After the war, Sviridov attended the Artillery school (1922), the Frunze Military Academy (1930) and the Military Academy of the General Staff of the Armed Forces of the Soviet Union, where he graduated in 1938.

Between 1938-1941, he was commander of the artillery, of the Belorussian Special Military District, Central Asian and Leningrad Military District. Since June 4, 1940, he was a Major General of Artillery.

=== World War II ===
When the war with Germany broke out, he was Artillery commander of the Northern Front, and in October 1941 Deputy Artillery Commander of the Leningrad Front.

From November 1941, he became commander of the 55th Army until December 1943, when he took over command of the 67th Army. On August 30, 1943 he was appointed Lieutenant General. On March 4, 1944, he was seriously injured and from the end of March 1944; he commanded the 42nd Army on the Leningrad Front and later the 2nd and 3rd Baltic Fronts.

The troops under his command took part in breaking the Blockade of Leningrad, the Leningrad–Novgorod Offensive, the Pskov-Ostrov Offensive, the Riga Offensive (1944) and in the fighting in the Courland Pocket.

=== After the War ===
Between July 1945 and November 1947, he was Deputy Chairman of the Control Committee in Hungary, and between January 1948 and April 1949 commander of the Special Mechanized Army.

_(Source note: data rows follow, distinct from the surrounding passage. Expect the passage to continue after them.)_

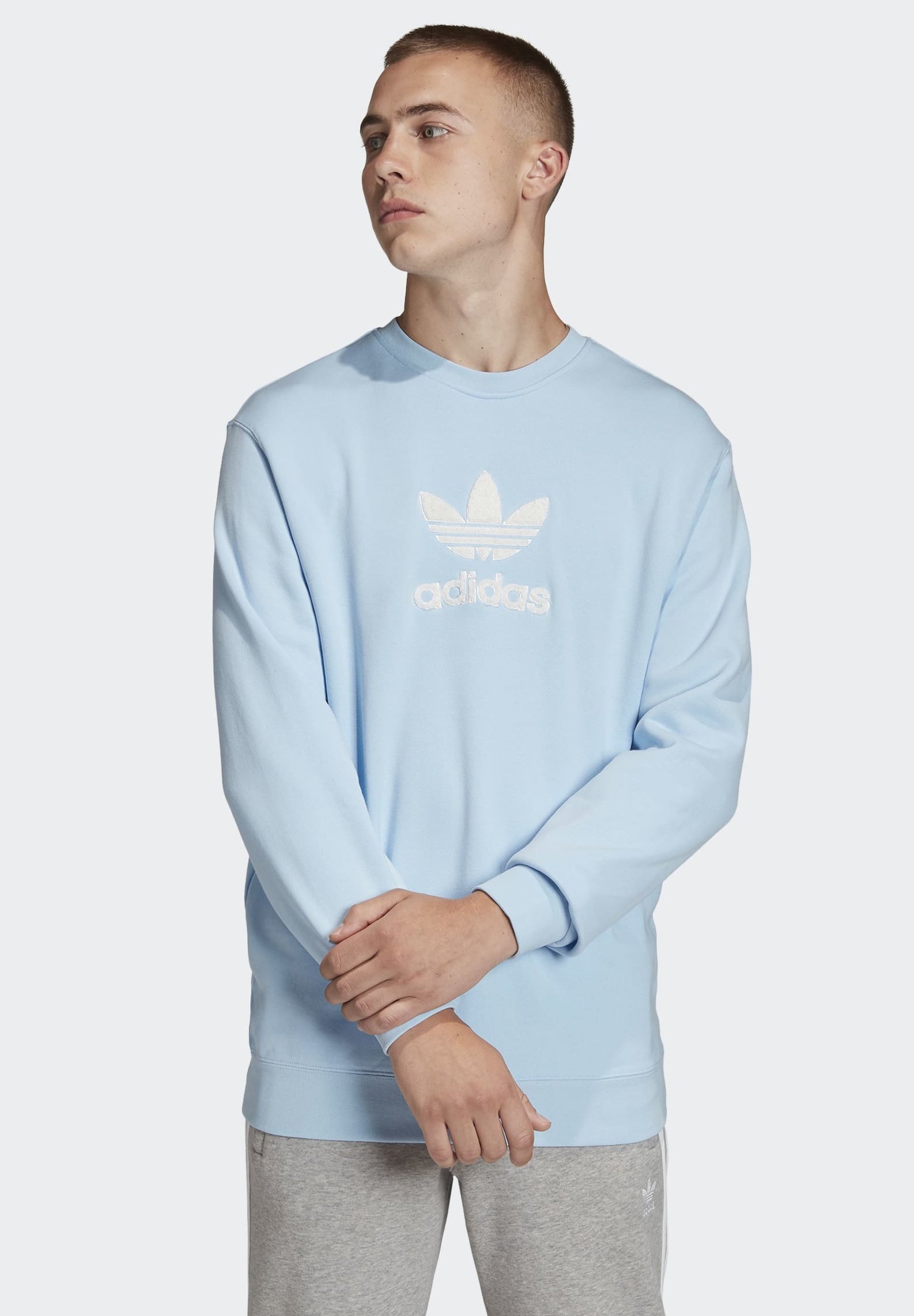 adidas Originals PREMIUM CREW SWEATSHIRT Sweatshirt blue Adidas Originals trefoil Block It Out Crew Neck Sweatshirt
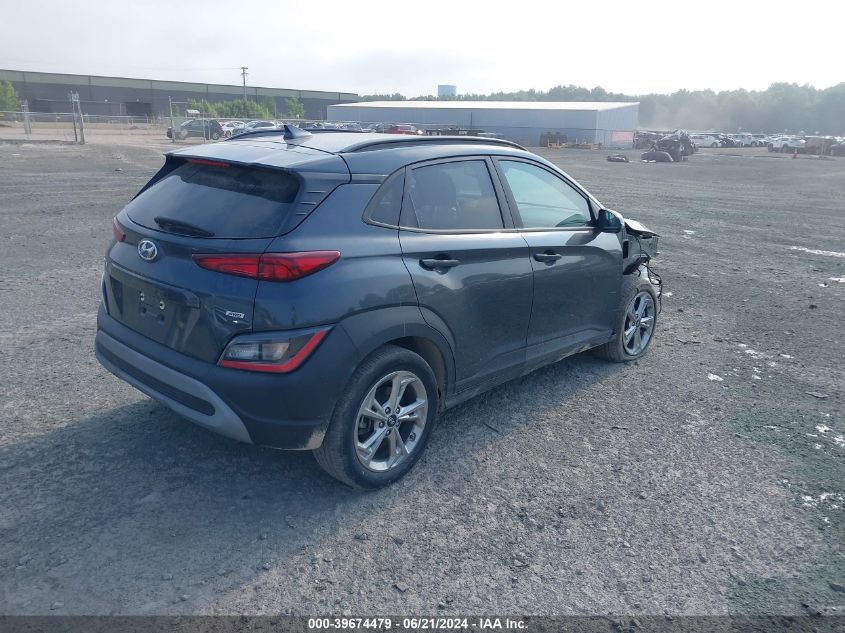 2022 Hyundai Kona Sel VIN: KM8K6CAB9NU922559 Lot: 39674479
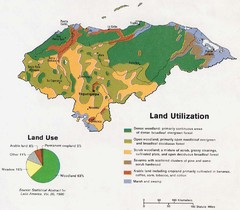Honduras Land Use and Land Utilization, 1983 Map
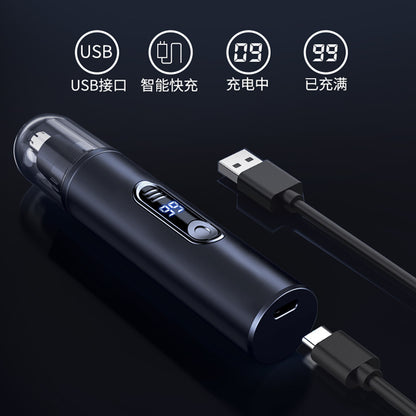 2 Colors Available Stainless Steel USB Rechargeable Nose & Ear Hair Trimmer with Digital Display - Painless, Silent Operation, Portable, Wireless Charging for Men & Women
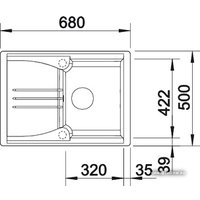 Кухонная мойка Blanco Enos 40 S (антрацит) [513799]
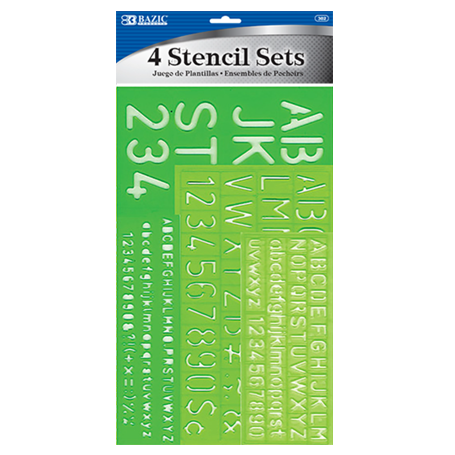 Bazic • Juego de Plantillas "stencils" (set de 4)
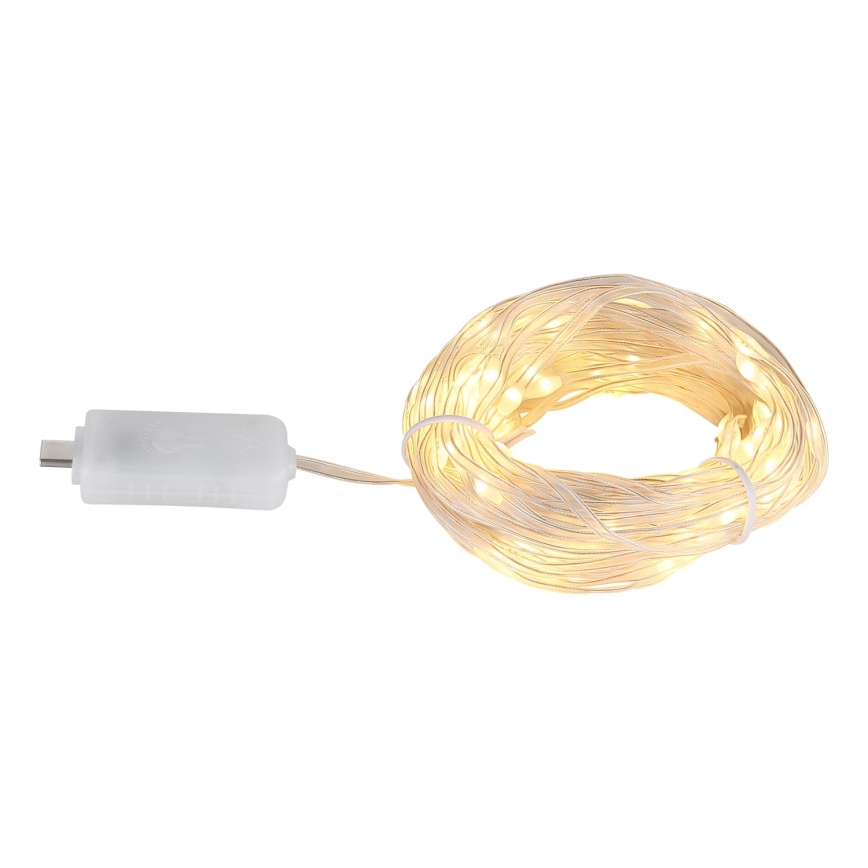 Globo - LED juosta 50xLED/0,06W/5V 5 m 8 funkcijos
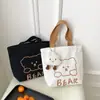 Bolso de Lona Nuevo para Estudiantes Mujeres, Bolso Pequeño de Hombro, Bolso Definitivo para Snacks, Bolso Portátil para Almuerzo de Trabajo, Bolso de Mano para Niña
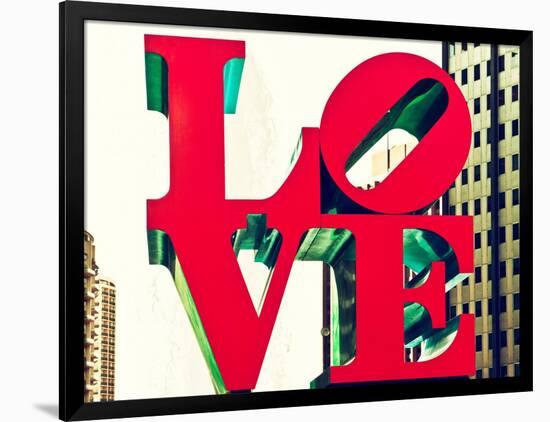 Love Park, Jfk Plaza, Museum of Art, Philadelphia, Pennsylvania, US, White Frame-Philippe Hugonnard-Framed Art Print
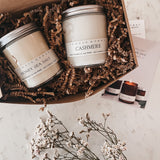 Gift Set Duos // 2-8oz Clear Jars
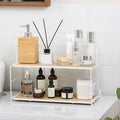Bathroom Counter Organizer 10s Tool-Free Install, 2 Tier Bathroom Organizers by Edergoo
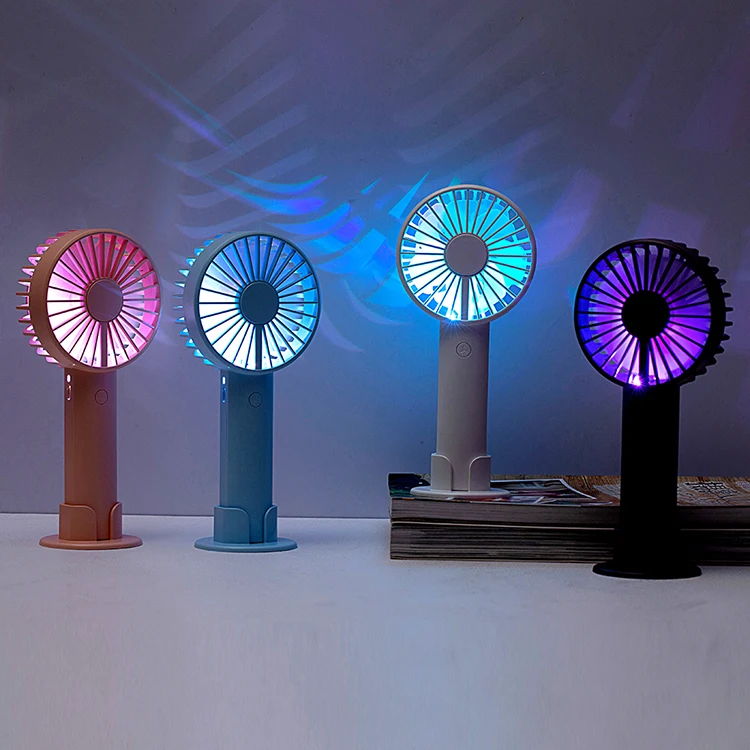 CYNRIN New Design 5v Battery Electric Stand Air Cooling Ceiling Portable Double Blade Mini Lash Fan With USB For Home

In April 1949, he was appointed commander-in-chief of the Central Group of Forces in Central Europe, a post he would hold until June 1953.

At the same time, he was also High Commissioner of the Soviet zone of occupation in Austria.

In December 1954 he was recalled to Russia and became Deputy Commander of the Odessa Military District, until March 1957, when retired.